====== RECORDS FOR THE EXERCISE ======

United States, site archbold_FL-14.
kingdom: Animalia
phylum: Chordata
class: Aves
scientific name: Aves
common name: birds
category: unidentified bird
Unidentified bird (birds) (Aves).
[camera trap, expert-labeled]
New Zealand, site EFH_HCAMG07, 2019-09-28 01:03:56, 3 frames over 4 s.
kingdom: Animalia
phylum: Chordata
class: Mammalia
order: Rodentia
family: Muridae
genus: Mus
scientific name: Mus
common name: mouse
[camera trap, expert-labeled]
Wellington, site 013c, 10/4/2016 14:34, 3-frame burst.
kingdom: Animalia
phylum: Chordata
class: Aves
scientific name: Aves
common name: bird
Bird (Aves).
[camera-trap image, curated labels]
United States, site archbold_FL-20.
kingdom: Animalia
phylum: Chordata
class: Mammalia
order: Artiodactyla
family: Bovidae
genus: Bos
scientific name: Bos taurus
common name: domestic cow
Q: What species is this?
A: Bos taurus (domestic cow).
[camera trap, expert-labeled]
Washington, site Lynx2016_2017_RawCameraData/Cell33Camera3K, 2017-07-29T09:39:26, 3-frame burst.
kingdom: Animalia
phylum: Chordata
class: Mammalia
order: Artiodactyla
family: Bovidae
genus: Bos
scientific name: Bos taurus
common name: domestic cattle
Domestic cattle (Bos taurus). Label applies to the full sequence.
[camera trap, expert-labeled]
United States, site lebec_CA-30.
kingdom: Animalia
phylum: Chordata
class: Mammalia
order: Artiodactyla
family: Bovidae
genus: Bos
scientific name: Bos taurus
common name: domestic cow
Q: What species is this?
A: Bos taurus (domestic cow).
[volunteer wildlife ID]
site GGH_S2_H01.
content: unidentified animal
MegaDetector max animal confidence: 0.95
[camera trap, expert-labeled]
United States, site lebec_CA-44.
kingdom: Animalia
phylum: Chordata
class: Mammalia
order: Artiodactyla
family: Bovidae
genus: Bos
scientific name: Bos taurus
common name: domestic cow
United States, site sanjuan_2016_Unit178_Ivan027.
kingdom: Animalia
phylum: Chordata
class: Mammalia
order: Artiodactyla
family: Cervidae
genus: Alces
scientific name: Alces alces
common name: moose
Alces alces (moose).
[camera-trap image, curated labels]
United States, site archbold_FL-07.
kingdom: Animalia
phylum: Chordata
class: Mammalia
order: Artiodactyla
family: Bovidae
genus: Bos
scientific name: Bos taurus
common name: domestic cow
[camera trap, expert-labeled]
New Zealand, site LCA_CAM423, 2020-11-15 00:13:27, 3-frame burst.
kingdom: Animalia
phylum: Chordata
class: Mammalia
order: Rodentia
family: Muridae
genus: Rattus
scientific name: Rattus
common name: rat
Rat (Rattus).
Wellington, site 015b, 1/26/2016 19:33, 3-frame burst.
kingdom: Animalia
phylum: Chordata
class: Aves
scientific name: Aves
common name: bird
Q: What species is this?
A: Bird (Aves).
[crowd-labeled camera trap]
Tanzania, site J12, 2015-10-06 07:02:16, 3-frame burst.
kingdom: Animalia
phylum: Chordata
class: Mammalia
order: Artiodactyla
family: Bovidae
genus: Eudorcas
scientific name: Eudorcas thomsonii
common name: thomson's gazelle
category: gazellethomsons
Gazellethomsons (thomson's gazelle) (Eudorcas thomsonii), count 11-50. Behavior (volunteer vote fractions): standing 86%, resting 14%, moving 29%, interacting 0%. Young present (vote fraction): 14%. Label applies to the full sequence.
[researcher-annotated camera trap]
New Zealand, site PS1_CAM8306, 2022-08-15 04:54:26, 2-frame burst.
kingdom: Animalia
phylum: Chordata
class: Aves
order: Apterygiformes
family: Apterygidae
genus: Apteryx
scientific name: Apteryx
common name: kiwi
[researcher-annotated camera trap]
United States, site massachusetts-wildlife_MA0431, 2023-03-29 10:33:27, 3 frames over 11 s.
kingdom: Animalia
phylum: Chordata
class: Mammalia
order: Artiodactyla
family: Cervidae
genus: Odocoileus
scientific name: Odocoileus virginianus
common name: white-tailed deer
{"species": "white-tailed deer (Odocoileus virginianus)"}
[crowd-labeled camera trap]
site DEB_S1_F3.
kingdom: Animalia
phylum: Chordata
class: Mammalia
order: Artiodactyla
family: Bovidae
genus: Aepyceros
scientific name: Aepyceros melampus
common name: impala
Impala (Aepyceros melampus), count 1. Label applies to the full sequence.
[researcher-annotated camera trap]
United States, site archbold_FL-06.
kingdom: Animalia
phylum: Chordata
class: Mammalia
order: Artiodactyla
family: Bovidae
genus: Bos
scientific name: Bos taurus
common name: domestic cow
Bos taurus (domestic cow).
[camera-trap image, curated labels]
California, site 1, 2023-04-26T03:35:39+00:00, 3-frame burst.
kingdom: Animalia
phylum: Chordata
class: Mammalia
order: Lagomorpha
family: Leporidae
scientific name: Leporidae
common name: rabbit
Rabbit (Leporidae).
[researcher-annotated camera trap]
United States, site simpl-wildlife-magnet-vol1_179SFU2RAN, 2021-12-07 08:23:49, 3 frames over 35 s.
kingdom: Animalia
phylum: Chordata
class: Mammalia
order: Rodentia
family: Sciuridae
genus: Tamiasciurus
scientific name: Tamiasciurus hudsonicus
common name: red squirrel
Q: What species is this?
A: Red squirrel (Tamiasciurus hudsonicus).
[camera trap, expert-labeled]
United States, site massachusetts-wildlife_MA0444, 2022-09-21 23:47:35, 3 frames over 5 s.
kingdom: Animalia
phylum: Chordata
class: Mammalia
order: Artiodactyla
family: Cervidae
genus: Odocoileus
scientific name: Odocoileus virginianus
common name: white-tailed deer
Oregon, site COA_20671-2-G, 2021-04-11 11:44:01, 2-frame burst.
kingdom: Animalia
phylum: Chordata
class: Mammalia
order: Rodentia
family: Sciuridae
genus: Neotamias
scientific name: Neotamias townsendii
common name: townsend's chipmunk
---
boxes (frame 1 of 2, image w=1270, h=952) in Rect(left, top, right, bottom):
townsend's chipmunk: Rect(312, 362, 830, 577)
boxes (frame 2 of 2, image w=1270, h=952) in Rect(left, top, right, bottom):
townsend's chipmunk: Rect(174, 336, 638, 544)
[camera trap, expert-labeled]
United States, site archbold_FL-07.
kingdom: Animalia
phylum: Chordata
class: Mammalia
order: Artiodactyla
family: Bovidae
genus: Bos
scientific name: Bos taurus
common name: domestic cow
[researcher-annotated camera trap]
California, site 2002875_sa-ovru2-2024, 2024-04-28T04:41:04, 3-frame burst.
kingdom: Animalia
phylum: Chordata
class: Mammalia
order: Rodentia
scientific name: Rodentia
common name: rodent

======

- TASK ITEM -
Please show every line of the records that holds the word "United".

- TASK OUTPUT -
United States, site archbold_FL-14.
United States, site archbold_FL-20.
United States, site lebec_CA-30.
United States, site lebec_CA-44.
United States, site sanjuan_2016_Unit178_Ivan027.
United States, site archbold_FL-07.
United States, site massachusetts-wildlife_MA0431, 2023-03-29 10:33:27, 3 frames over 11 s.
United States, site archbold_FL-06.
United States, site simpl-wildlife-magnet-vol1_179SFU2RAN, 2021-12-07 08:23:49, 3 frames over 35 s.
United States, site massachusetts-wildlife_MA0444, 2022-09-21 23:47:35, 3 frames over 5 s.
United States, site archbold_FL-07.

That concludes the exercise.